Request: Return the lines below exactly as they appear, from the line containing "What amount of" up to and including the last line.

### Material supplied

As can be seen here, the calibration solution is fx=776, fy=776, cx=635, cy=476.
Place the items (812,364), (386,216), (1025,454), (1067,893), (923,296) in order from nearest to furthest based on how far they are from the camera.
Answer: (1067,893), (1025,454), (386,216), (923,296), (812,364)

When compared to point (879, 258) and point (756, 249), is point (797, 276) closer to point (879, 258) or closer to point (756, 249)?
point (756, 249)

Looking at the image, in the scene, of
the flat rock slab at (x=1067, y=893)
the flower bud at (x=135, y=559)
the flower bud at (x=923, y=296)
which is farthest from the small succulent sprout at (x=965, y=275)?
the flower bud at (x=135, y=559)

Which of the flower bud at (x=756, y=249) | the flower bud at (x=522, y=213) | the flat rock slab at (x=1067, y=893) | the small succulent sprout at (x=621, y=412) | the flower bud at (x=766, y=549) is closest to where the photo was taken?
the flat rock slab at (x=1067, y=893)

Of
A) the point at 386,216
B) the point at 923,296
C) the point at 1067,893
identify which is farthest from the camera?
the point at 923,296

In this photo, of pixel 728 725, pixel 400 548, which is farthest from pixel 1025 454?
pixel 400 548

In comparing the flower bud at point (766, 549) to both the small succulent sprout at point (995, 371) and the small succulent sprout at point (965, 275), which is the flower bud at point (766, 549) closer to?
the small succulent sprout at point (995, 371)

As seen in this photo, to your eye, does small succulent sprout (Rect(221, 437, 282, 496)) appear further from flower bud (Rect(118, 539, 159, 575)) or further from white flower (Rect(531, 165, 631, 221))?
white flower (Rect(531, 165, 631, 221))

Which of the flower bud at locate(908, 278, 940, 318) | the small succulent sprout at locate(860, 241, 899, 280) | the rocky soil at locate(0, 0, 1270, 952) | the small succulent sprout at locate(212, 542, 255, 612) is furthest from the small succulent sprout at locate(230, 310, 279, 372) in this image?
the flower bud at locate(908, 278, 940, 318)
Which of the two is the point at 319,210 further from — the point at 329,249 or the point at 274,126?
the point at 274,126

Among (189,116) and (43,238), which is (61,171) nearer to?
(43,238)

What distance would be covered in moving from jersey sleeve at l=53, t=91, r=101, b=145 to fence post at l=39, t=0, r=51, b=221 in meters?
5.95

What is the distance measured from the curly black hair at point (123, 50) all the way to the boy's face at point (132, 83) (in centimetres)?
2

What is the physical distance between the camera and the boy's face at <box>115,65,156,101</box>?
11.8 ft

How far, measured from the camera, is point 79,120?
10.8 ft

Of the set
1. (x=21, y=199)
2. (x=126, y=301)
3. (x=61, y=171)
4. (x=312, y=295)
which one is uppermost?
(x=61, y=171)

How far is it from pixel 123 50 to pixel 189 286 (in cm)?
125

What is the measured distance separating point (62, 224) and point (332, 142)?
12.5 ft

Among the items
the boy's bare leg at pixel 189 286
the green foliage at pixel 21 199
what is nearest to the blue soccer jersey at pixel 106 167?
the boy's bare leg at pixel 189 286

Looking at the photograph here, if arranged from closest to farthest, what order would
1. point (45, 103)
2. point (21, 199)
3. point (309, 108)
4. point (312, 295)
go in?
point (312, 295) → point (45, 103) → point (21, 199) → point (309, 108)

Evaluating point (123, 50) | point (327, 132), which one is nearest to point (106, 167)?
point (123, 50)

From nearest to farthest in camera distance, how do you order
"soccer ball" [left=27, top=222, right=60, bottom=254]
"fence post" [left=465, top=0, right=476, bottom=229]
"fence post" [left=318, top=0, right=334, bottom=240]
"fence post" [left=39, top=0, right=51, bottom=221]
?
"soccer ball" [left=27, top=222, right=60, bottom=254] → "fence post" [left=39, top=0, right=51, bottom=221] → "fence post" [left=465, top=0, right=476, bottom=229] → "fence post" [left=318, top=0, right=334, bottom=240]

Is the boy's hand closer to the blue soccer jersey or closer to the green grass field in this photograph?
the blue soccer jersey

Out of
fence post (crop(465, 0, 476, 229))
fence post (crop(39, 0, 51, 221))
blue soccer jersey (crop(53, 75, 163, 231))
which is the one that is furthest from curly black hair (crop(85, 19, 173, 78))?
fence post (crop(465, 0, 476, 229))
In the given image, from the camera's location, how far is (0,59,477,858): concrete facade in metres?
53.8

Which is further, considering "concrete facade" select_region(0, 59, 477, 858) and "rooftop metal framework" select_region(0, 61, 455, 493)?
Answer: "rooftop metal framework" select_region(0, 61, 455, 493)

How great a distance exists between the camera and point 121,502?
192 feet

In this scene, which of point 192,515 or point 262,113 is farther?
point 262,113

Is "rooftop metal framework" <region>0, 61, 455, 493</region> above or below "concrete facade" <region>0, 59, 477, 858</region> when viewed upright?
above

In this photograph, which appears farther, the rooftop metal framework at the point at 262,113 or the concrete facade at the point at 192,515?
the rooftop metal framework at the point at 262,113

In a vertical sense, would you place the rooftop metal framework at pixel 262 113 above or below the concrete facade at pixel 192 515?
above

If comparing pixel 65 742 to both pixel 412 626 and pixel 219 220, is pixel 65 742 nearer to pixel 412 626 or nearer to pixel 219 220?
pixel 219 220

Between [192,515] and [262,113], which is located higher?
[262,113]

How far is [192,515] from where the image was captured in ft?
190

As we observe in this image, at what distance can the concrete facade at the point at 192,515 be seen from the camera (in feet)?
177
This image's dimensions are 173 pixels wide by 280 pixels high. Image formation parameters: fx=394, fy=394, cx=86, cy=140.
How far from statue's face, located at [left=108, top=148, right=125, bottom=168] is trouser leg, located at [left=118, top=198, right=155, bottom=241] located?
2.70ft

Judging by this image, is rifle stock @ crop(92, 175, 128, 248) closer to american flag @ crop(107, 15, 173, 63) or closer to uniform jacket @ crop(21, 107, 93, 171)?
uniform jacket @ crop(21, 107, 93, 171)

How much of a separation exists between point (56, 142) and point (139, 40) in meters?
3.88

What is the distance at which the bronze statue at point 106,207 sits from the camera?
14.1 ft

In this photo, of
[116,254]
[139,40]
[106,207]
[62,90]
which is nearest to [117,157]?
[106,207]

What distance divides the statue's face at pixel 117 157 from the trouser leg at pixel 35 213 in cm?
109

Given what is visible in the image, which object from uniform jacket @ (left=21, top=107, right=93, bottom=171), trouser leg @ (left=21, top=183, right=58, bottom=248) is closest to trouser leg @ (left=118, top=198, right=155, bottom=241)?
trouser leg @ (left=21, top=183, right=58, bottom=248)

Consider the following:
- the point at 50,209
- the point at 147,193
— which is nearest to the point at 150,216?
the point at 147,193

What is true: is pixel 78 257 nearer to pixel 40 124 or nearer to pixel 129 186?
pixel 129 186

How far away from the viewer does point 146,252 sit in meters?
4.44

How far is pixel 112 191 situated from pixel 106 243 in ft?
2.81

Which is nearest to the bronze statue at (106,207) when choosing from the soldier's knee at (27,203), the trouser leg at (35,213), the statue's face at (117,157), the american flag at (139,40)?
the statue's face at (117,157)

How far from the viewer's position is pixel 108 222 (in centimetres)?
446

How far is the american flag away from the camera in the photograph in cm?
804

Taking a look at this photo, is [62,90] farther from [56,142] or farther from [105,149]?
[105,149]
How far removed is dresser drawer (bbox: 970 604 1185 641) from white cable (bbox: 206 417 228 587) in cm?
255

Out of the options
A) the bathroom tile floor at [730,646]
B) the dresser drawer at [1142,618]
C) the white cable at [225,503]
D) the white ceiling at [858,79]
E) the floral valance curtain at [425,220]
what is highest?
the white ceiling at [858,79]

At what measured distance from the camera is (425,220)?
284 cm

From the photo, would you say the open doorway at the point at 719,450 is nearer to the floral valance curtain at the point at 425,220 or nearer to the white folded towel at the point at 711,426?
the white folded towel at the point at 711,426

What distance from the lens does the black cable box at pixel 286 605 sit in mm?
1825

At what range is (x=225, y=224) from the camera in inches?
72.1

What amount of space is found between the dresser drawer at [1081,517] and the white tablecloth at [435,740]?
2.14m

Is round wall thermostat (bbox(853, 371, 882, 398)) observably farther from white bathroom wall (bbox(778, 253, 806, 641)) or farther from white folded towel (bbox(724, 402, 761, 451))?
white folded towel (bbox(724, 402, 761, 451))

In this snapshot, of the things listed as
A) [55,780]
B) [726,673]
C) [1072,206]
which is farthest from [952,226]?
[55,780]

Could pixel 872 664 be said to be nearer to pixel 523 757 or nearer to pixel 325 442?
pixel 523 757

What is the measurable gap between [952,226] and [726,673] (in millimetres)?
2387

######

Solution to this problem:
What amount of space is found between the dresser drawer at [1081,517] and the white tablecloth at [435,740]?
2.14m

Is round wall thermostat (bbox(853, 371, 882, 398)) observably farther from white bathroom wall (bbox(778, 253, 806, 641)) or farther from white folded towel (bbox(724, 402, 761, 451))?
white folded towel (bbox(724, 402, 761, 451))

In this snapshot, of the things listed as
A) [55,780]
B) [726,673]
C) [1072,206]
which is farthest from [952,226]?
[55,780]

Could pixel 872 664 be said to be nearer to pixel 523 757 or nearer to pixel 325 442?
pixel 523 757

What is the measurable gap between [952,226] and [726,673] (in millimetres)?
2387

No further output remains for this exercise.